* [Records for processing]:
START

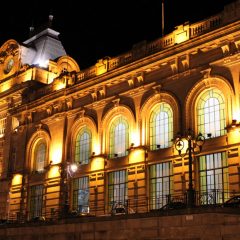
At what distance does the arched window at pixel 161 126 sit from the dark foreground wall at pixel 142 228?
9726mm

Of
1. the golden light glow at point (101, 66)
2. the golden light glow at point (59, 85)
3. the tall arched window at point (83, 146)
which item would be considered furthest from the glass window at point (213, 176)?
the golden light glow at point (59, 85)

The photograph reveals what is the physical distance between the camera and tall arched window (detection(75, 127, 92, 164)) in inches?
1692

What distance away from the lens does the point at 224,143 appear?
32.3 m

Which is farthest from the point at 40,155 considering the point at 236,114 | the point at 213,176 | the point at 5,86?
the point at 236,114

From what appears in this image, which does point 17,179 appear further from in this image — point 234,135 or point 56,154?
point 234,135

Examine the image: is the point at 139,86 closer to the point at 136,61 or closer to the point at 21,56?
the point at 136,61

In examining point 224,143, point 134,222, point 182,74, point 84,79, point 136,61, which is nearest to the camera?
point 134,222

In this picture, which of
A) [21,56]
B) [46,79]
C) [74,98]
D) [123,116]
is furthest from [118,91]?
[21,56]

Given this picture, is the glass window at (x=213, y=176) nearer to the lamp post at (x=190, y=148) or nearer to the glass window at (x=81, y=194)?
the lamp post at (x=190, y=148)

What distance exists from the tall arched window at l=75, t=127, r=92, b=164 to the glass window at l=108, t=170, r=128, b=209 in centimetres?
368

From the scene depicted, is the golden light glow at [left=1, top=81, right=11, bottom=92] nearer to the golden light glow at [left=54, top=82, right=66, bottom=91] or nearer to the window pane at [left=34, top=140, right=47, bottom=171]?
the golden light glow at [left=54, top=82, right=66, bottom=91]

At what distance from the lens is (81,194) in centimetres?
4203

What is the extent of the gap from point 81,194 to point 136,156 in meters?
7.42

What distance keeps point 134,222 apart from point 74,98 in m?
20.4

END

* [Given request]:
Reproduce all of the items above word for word, leaving out the pictures.

* [Task solution]:
At what distance does the arched window at pixel 161 126 sit from the dark foreground wall at pixel 142 228?
9726mm

Of
1. the golden light glow at point (101, 66)
2. the golden light glow at point (59, 85)
3. the tall arched window at point (83, 146)
which item would be considered furthest from the glass window at point (213, 176)?
the golden light glow at point (59, 85)

The photograph reveals what is the physical distance between the camera and tall arched window (detection(75, 127, 92, 164)) in inches?
1692

What distance away from the lens does the point at 224,143 appear?
32.3 m

Which is farthest from the point at 40,155 considering the point at 236,114 | the point at 213,176 | the point at 5,86?
the point at 236,114

From what appears in this image, which does point 17,179 appear further from in this image — point 234,135 or point 56,154?
point 234,135

Examine the image: is the point at 139,86 closer to the point at 136,61 or closer to the point at 21,56?
the point at 136,61

In examining point 224,143, point 134,222, point 182,74, point 84,79, point 136,61, which is nearest to the camera?
point 134,222

In this picture, which of
A) [21,56]
B) [46,79]
C) [74,98]
D) [123,116]
is furthest from [118,91]?
[21,56]

Given this picture, is the glass window at (x=213, y=176) nearer to the lamp post at (x=190, y=148) or nearer to the glass window at (x=81, y=194)?
the lamp post at (x=190, y=148)

What distance exists from the tall arched window at l=75, t=127, r=92, b=164 to the glass window at l=108, t=170, r=128, b=209 in centimetres?
368

From the scene depicted, is the golden light glow at [left=1, top=81, right=11, bottom=92] nearer to the golden light glow at [left=54, top=82, right=66, bottom=91] or nearer to the window pane at [left=34, top=140, right=47, bottom=171]?
the golden light glow at [left=54, top=82, right=66, bottom=91]

At what distance from the lens is (81,194) in centimetres?
4203

What is the extent of the gap from point 81,194 to point 136,156 in meters?
7.42

What distance keeps point 134,222 apart from point 74,98 in m?
20.4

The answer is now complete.